*WHAT IS BEING ASKED*
Pictures in the listing below are skipped, while the lines from the "Einlaufen der DISNEY" line through the "Arti Thali Decoration, Kalash" line are returned word for word.

*DATA FOR ANALYSIS*
^^^^
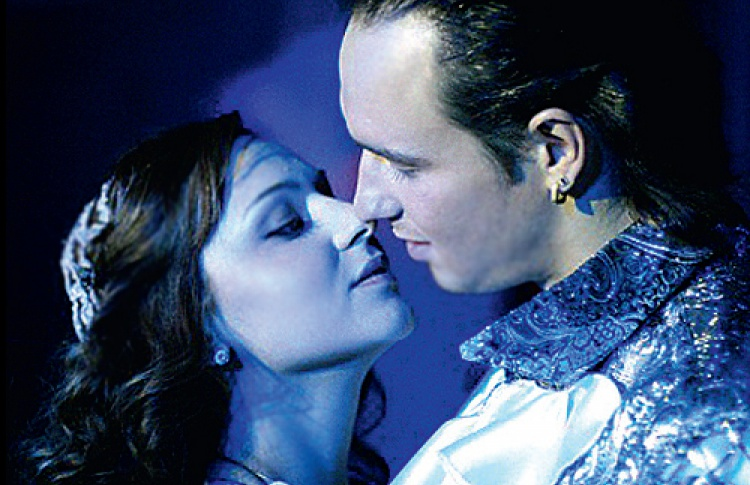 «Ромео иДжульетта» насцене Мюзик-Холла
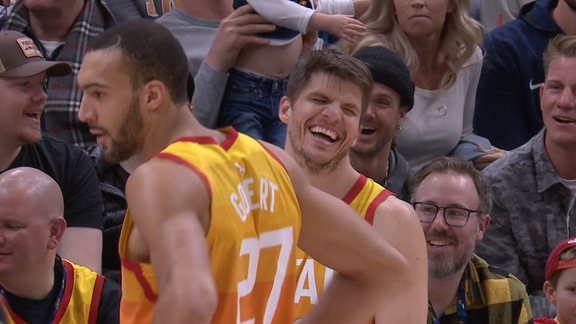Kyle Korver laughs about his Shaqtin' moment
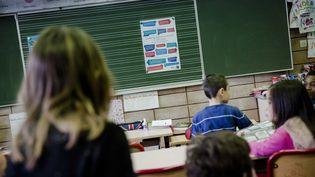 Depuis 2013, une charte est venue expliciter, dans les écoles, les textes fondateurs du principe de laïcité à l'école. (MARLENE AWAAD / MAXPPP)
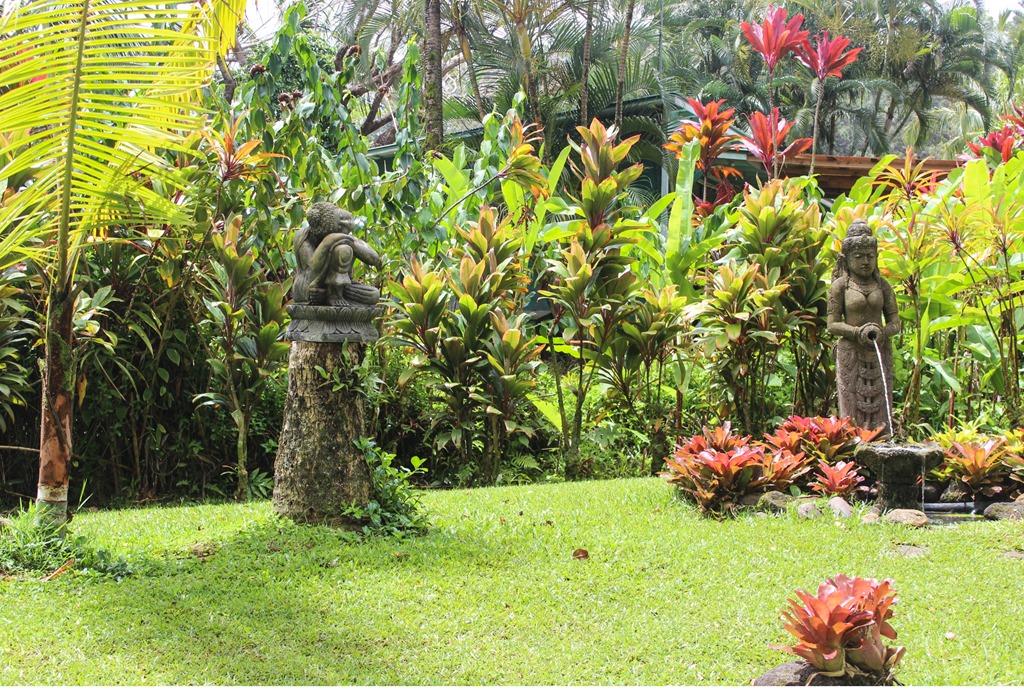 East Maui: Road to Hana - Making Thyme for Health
^^^^
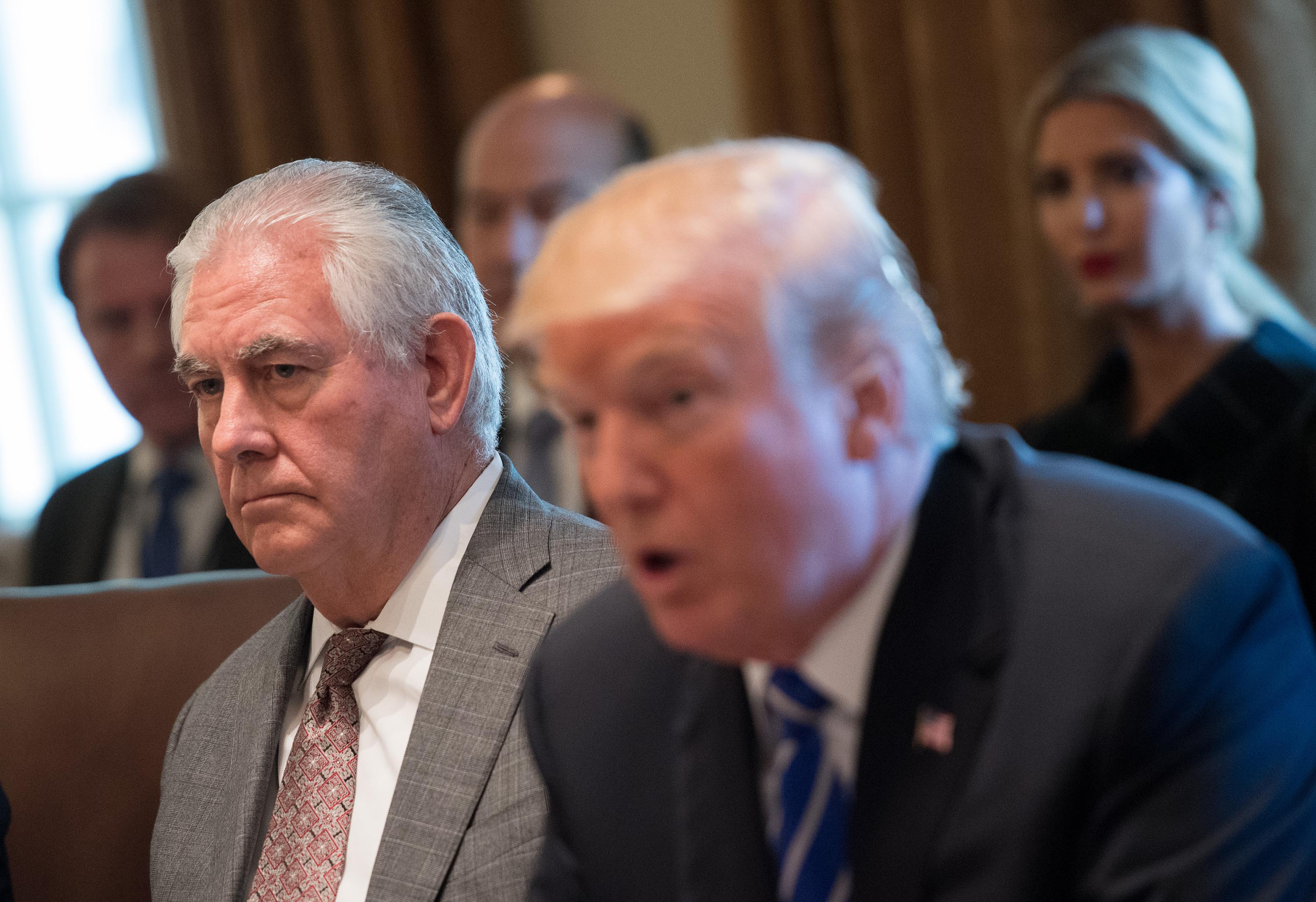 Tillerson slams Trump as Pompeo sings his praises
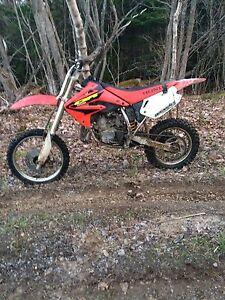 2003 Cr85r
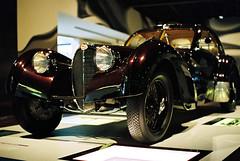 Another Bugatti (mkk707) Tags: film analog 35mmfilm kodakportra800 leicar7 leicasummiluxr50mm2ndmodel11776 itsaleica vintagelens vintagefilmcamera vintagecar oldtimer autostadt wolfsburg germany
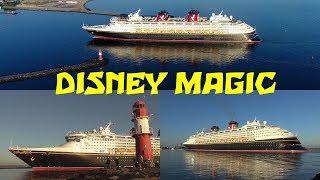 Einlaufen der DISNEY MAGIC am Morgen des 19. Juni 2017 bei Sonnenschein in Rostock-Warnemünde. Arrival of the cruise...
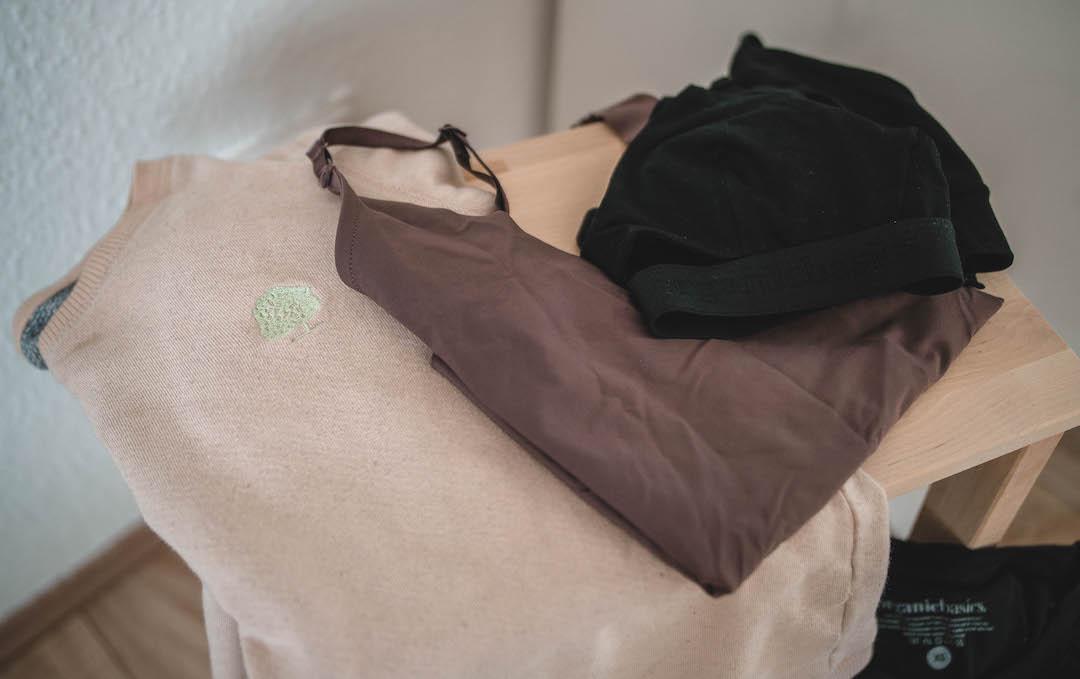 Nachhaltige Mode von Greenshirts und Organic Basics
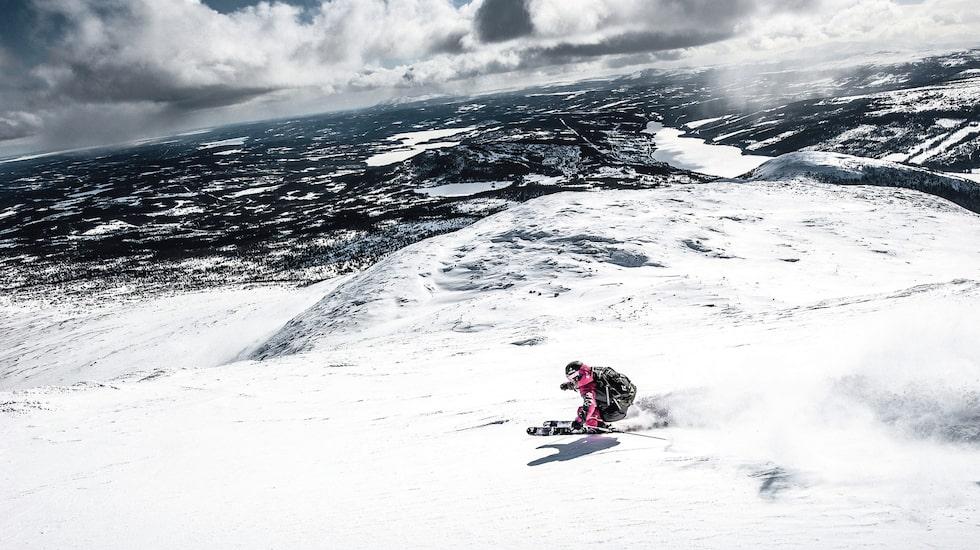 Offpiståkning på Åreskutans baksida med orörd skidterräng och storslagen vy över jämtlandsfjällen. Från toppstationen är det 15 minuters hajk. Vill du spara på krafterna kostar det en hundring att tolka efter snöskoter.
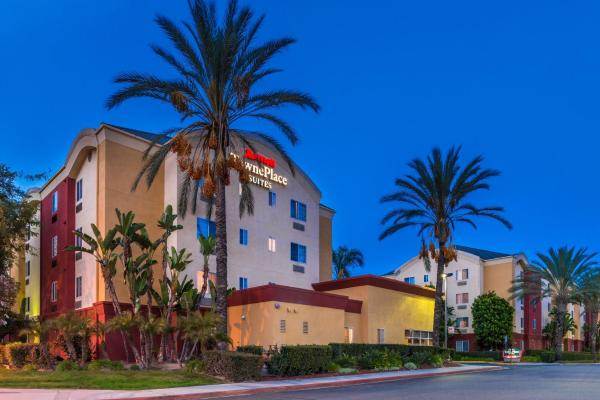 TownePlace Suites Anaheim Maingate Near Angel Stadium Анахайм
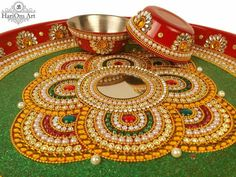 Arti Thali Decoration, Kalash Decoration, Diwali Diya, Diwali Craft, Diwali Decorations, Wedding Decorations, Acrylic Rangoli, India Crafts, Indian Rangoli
^^^^
*RESULT OF THE EXERCISE*
 Einlaufen der DISNEY MAGIC am Morgen des 19. Juni 2017 bei Sonnenschein in Rostock-Warnemünde. Arrival of the cruise...
 Nachhaltige Mode von Greenshirts und Organic Basics
 Offpiståkning på Åreskutans baksida med orörd skidterräng och storslagen vy över jämtlandsfjällen. Från toppstationen är det 15 minuters hajk. Vill du spara på krafterna kostar det en hundring att tolka efter snöskoter.
 TownePlace Suites Anaheim Maingate Near Angel Stadium Анахайм
 Arti Thali Decoration, Kalash Decoration, Diwali Diya, Diwali Craft, Diwali Decorations, Wedding Decorations, Acrylic Rangoli, India Crafts, Indian Rangoli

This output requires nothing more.